目前有许多研究者实用体外类器官来研究新型冠状病毒的感染,以此来探明病毒是否会直接破坏人体器官,又或者是感染后的继发性并发症导致的器官疾病(即感染病毒的患者以前就有一些基础性疾病,感染病毒后使症状加剧而表现出器官被破坏)。相比于在单一的某种细胞系中做研究,这种类器官的研究的优势在于能比较好的模拟人体内器官的多种细胞和组织的相互作用,而且能在体外保持原始的形状几周的时间。比动物模型更加的便宜,而且还能避免伦理问题。但是其不能模拟人体内多种器官的相互作用,这就意味着,在类器官上的发现还需要到动物模型或者临床上的验证。


Researchers are growing miniature (微型的) organs in the laboratory to study how the new coronavirus ravages(破坏) the body. Studies in these organoids(类器官) are revealing the virus’s versatility(多功能的) at invading organs, from the lungs to the liver, kidneys and gut.
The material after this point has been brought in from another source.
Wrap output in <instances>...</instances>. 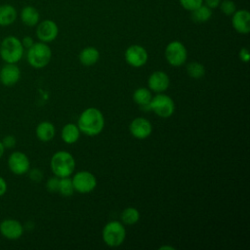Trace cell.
<instances>
[{"mask_svg":"<svg viewBox=\"0 0 250 250\" xmlns=\"http://www.w3.org/2000/svg\"><path fill=\"white\" fill-rule=\"evenodd\" d=\"M181 6L187 11H193L203 4V0H179Z\"/></svg>","mask_w":250,"mask_h":250,"instance_id":"cell-28","label":"cell"},{"mask_svg":"<svg viewBox=\"0 0 250 250\" xmlns=\"http://www.w3.org/2000/svg\"><path fill=\"white\" fill-rule=\"evenodd\" d=\"M35 134L41 142H49L55 137L56 129L53 123L49 121H42L37 125Z\"/></svg>","mask_w":250,"mask_h":250,"instance_id":"cell-18","label":"cell"},{"mask_svg":"<svg viewBox=\"0 0 250 250\" xmlns=\"http://www.w3.org/2000/svg\"><path fill=\"white\" fill-rule=\"evenodd\" d=\"M130 133L133 137L139 140L147 138L152 131L151 123L144 117H136L129 125Z\"/></svg>","mask_w":250,"mask_h":250,"instance_id":"cell-14","label":"cell"},{"mask_svg":"<svg viewBox=\"0 0 250 250\" xmlns=\"http://www.w3.org/2000/svg\"><path fill=\"white\" fill-rule=\"evenodd\" d=\"M211 17H212L211 9L203 4L198 8H196L195 10L191 11V20L194 22H198V23L206 22L207 21L210 20Z\"/></svg>","mask_w":250,"mask_h":250,"instance_id":"cell-23","label":"cell"},{"mask_svg":"<svg viewBox=\"0 0 250 250\" xmlns=\"http://www.w3.org/2000/svg\"><path fill=\"white\" fill-rule=\"evenodd\" d=\"M152 96L150 91L147 88H138L137 90H135L134 94H133V100L134 102L140 105V107L143 110L146 111H149V102L151 100Z\"/></svg>","mask_w":250,"mask_h":250,"instance_id":"cell-20","label":"cell"},{"mask_svg":"<svg viewBox=\"0 0 250 250\" xmlns=\"http://www.w3.org/2000/svg\"><path fill=\"white\" fill-rule=\"evenodd\" d=\"M149 109L162 118L170 117L175 111V104L172 98L164 94H157L149 102Z\"/></svg>","mask_w":250,"mask_h":250,"instance_id":"cell-6","label":"cell"},{"mask_svg":"<svg viewBox=\"0 0 250 250\" xmlns=\"http://www.w3.org/2000/svg\"><path fill=\"white\" fill-rule=\"evenodd\" d=\"M58 192H60V194L64 196V197H68V196H71L73 194L74 188H73L72 181H71L70 178H68V177L60 178Z\"/></svg>","mask_w":250,"mask_h":250,"instance_id":"cell-25","label":"cell"},{"mask_svg":"<svg viewBox=\"0 0 250 250\" xmlns=\"http://www.w3.org/2000/svg\"><path fill=\"white\" fill-rule=\"evenodd\" d=\"M59 34V27L57 23L52 20H44L37 23L36 36L44 43L54 41Z\"/></svg>","mask_w":250,"mask_h":250,"instance_id":"cell-11","label":"cell"},{"mask_svg":"<svg viewBox=\"0 0 250 250\" xmlns=\"http://www.w3.org/2000/svg\"><path fill=\"white\" fill-rule=\"evenodd\" d=\"M205 5L207 7H209L210 9H214V8H217L220 3H221V0H203Z\"/></svg>","mask_w":250,"mask_h":250,"instance_id":"cell-35","label":"cell"},{"mask_svg":"<svg viewBox=\"0 0 250 250\" xmlns=\"http://www.w3.org/2000/svg\"><path fill=\"white\" fill-rule=\"evenodd\" d=\"M239 59L243 62H248L249 61V52L247 50V48H241L239 51Z\"/></svg>","mask_w":250,"mask_h":250,"instance_id":"cell-33","label":"cell"},{"mask_svg":"<svg viewBox=\"0 0 250 250\" xmlns=\"http://www.w3.org/2000/svg\"><path fill=\"white\" fill-rule=\"evenodd\" d=\"M4 152H5V147L2 144V142L0 141V158H2V156L4 155Z\"/></svg>","mask_w":250,"mask_h":250,"instance_id":"cell-36","label":"cell"},{"mask_svg":"<svg viewBox=\"0 0 250 250\" xmlns=\"http://www.w3.org/2000/svg\"><path fill=\"white\" fill-rule=\"evenodd\" d=\"M21 78V69L17 63H5L0 69V83L6 87L16 85Z\"/></svg>","mask_w":250,"mask_h":250,"instance_id":"cell-13","label":"cell"},{"mask_svg":"<svg viewBox=\"0 0 250 250\" xmlns=\"http://www.w3.org/2000/svg\"><path fill=\"white\" fill-rule=\"evenodd\" d=\"M80 132L93 137L99 135L104 127V118L102 111L96 107L86 108L78 118Z\"/></svg>","mask_w":250,"mask_h":250,"instance_id":"cell-1","label":"cell"},{"mask_svg":"<svg viewBox=\"0 0 250 250\" xmlns=\"http://www.w3.org/2000/svg\"><path fill=\"white\" fill-rule=\"evenodd\" d=\"M0 233L9 240H16L23 234V226L16 219H4L0 223Z\"/></svg>","mask_w":250,"mask_h":250,"instance_id":"cell-12","label":"cell"},{"mask_svg":"<svg viewBox=\"0 0 250 250\" xmlns=\"http://www.w3.org/2000/svg\"><path fill=\"white\" fill-rule=\"evenodd\" d=\"M121 221L126 225H134L140 219V212L134 207L125 208L121 213Z\"/></svg>","mask_w":250,"mask_h":250,"instance_id":"cell-24","label":"cell"},{"mask_svg":"<svg viewBox=\"0 0 250 250\" xmlns=\"http://www.w3.org/2000/svg\"><path fill=\"white\" fill-rule=\"evenodd\" d=\"M18 12L16 8L10 4L0 5V26H8L17 20Z\"/></svg>","mask_w":250,"mask_h":250,"instance_id":"cell-19","label":"cell"},{"mask_svg":"<svg viewBox=\"0 0 250 250\" xmlns=\"http://www.w3.org/2000/svg\"><path fill=\"white\" fill-rule=\"evenodd\" d=\"M165 58L169 64L173 66L183 65L188 58L185 45L180 41H172L165 48Z\"/></svg>","mask_w":250,"mask_h":250,"instance_id":"cell-7","label":"cell"},{"mask_svg":"<svg viewBox=\"0 0 250 250\" xmlns=\"http://www.w3.org/2000/svg\"><path fill=\"white\" fill-rule=\"evenodd\" d=\"M21 41V44H22L23 48H25V49L30 48L34 44L33 38L30 37V36H24Z\"/></svg>","mask_w":250,"mask_h":250,"instance_id":"cell-32","label":"cell"},{"mask_svg":"<svg viewBox=\"0 0 250 250\" xmlns=\"http://www.w3.org/2000/svg\"><path fill=\"white\" fill-rule=\"evenodd\" d=\"M23 51L21 41L14 35H9L0 42V57L7 63L19 62L23 56Z\"/></svg>","mask_w":250,"mask_h":250,"instance_id":"cell-2","label":"cell"},{"mask_svg":"<svg viewBox=\"0 0 250 250\" xmlns=\"http://www.w3.org/2000/svg\"><path fill=\"white\" fill-rule=\"evenodd\" d=\"M40 20V14L38 10L32 6H25L21 11V22L29 27L37 25Z\"/></svg>","mask_w":250,"mask_h":250,"instance_id":"cell-17","label":"cell"},{"mask_svg":"<svg viewBox=\"0 0 250 250\" xmlns=\"http://www.w3.org/2000/svg\"><path fill=\"white\" fill-rule=\"evenodd\" d=\"M162 249H170V250H174L175 248L172 247V246H161L159 247V250H162Z\"/></svg>","mask_w":250,"mask_h":250,"instance_id":"cell-37","label":"cell"},{"mask_svg":"<svg viewBox=\"0 0 250 250\" xmlns=\"http://www.w3.org/2000/svg\"><path fill=\"white\" fill-rule=\"evenodd\" d=\"M73 188L80 193H88L97 187V179L89 171H79L71 179Z\"/></svg>","mask_w":250,"mask_h":250,"instance_id":"cell-8","label":"cell"},{"mask_svg":"<svg viewBox=\"0 0 250 250\" xmlns=\"http://www.w3.org/2000/svg\"><path fill=\"white\" fill-rule=\"evenodd\" d=\"M231 18L232 27L241 34H247L250 31V13L247 10L235 11Z\"/></svg>","mask_w":250,"mask_h":250,"instance_id":"cell-16","label":"cell"},{"mask_svg":"<svg viewBox=\"0 0 250 250\" xmlns=\"http://www.w3.org/2000/svg\"><path fill=\"white\" fill-rule=\"evenodd\" d=\"M51 48L44 42H34V44L27 49L26 60L29 65L34 68H43L51 61Z\"/></svg>","mask_w":250,"mask_h":250,"instance_id":"cell-4","label":"cell"},{"mask_svg":"<svg viewBox=\"0 0 250 250\" xmlns=\"http://www.w3.org/2000/svg\"><path fill=\"white\" fill-rule=\"evenodd\" d=\"M80 137V130L76 124L67 123L62 129V139L65 144L71 145L78 141Z\"/></svg>","mask_w":250,"mask_h":250,"instance_id":"cell-22","label":"cell"},{"mask_svg":"<svg viewBox=\"0 0 250 250\" xmlns=\"http://www.w3.org/2000/svg\"><path fill=\"white\" fill-rule=\"evenodd\" d=\"M148 88L155 93H162L166 91L170 85V78L164 71H154L147 79Z\"/></svg>","mask_w":250,"mask_h":250,"instance_id":"cell-15","label":"cell"},{"mask_svg":"<svg viewBox=\"0 0 250 250\" xmlns=\"http://www.w3.org/2000/svg\"><path fill=\"white\" fill-rule=\"evenodd\" d=\"M5 149H11L14 148L17 145V139L13 135H7L1 140Z\"/></svg>","mask_w":250,"mask_h":250,"instance_id":"cell-30","label":"cell"},{"mask_svg":"<svg viewBox=\"0 0 250 250\" xmlns=\"http://www.w3.org/2000/svg\"><path fill=\"white\" fill-rule=\"evenodd\" d=\"M9 170L18 176L27 174L30 169V161L28 156L21 151H13L7 160Z\"/></svg>","mask_w":250,"mask_h":250,"instance_id":"cell-9","label":"cell"},{"mask_svg":"<svg viewBox=\"0 0 250 250\" xmlns=\"http://www.w3.org/2000/svg\"><path fill=\"white\" fill-rule=\"evenodd\" d=\"M7 189H8V185L6 180L2 176H0V197H2L7 192Z\"/></svg>","mask_w":250,"mask_h":250,"instance_id":"cell-34","label":"cell"},{"mask_svg":"<svg viewBox=\"0 0 250 250\" xmlns=\"http://www.w3.org/2000/svg\"><path fill=\"white\" fill-rule=\"evenodd\" d=\"M146 50L141 45H131L125 51V61L133 67H141L147 62Z\"/></svg>","mask_w":250,"mask_h":250,"instance_id":"cell-10","label":"cell"},{"mask_svg":"<svg viewBox=\"0 0 250 250\" xmlns=\"http://www.w3.org/2000/svg\"><path fill=\"white\" fill-rule=\"evenodd\" d=\"M50 166L53 174L59 178L69 177L75 169V160L71 153L60 150L53 154Z\"/></svg>","mask_w":250,"mask_h":250,"instance_id":"cell-3","label":"cell"},{"mask_svg":"<svg viewBox=\"0 0 250 250\" xmlns=\"http://www.w3.org/2000/svg\"><path fill=\"white\" fill-rule=\"evenodd\" d=\"M188 74L194 79H199L205 75V67L197 62H191L187 65Z\"/></svg>","mask_w":250,"mask_h":250,"instance_id":"cell-26","label":"cell"},{"mask_svg":"<svg viewBox=\"0 0 250 250\" xmlns=\"http://www.w3.org/2000/svg\"><path fill=\"white\" fill-rule=\"evenodd\" d=\"M60 178L59 177H52L46 183V188L50 192H57L59 189Z\"/></svg>","mask_w":250,"mask_h":250,"instance_id":"cell-29","label":"cell"},{"mask_svg":"<svg viewBox=\"0 0 250 250\" xmlns=\"http://www.w3.org/2000/svg\"><path fill=\"white\" fill-rule=\"evenodd\" d=\"M27 173H28V176H29L30 180L33 181V182H40L43 179V173L38 168H33L31 170L29 169Z\"/></svg>","mask_w":250,"mask_h":250,"instance_id":"cell-31","label":"cell"},{"mask_svg":"<svg viewBox=\"0 0 250 250\" xmlns=\"http://www.w3.org/2000/svg\"><path fill=\"white\" fill-rule=\"evenodd\" d=\"M103 239L109 247H117L121 245L126 237V229L118 221L108 222L103 229Z\"/></svg>","mask_w":250,"mask_h":250,"instance_id":"cell-5","label":"cell"},{"mask_svg":"<svg viewBox=\"0 0 250 250\" xmlns=\"http://www.w3.org/2000/svg\"><path fill=\"white\" fill-rule=\"evenodd\" d=\"M220 9L223 14L227 16H231L236 11L235 3L231 0H224L220 3Z\"/></svg>","mask_w":250,"mask_h":250,"instance_id":"cell-27","label":"cell"},{"mask_svg":"<svg viewBox=\"0 0 250 250\" xmlns=\"http://www.w3.org/2000/svg\"><path fill=\"white\" fill-rule=\"evenodd\" d=\"M100 59V52L95 47H86L79 54V61L85 66L94 65Z\"/></svg>","mask_w":250,"mask_h":250,"instance_id":"cell-21","label":"cell"}]
</instances>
Researchers are also experimenting with drugs in these mini tissues to see whether such therapies might be candidates to treat people.

Physicians know from hospitalised patients(住院病人) and autopsies (验尸) that SARS-CoV-2 can have a devastating effect on organs. But it’s unclear whether some of this damage is directly caused by the virus or by secondary complications(并发症) of the infection. Multiple groups are using organoid studies to show where in the body the virus travels, which cells it infects and what damage it does.

“The beauty of organoids is that they resemble the true morphology(形态学) of tissues,” says Thomas Efferth, a cell biologist at Johannes Gutenberg University of Mainz, Germany.

Virologists typically study viruses using cell lines or animal cells cultured in a dish. But these don’t model SARS-CoV-2 infection well because they don’t mimic what happens in the body, say researchers.

Organoids better demonstrate what SARS-CoV-2 does to human tissue, says Núria Montserrat, a stem-cell biologist at the Institute for Bioengineering of Catalonia in Barcelona, Spain. They can be grown to include multiple cell types, and take the shape of the original organ in weeks, says Montserrat. They’re also less expensive than animal models, and avoid the ethical concerns they pose(形成,造成).

But studies of SARS-CoV-2 in organoids have limitations because they do not reflect the crosstalk between organs that happens in the body, which means that findings will still need to be validated in animal models and clinical studies, says Bart Haagmans, a virologist at Erasmus MC in Rotterdam, the Netherlands.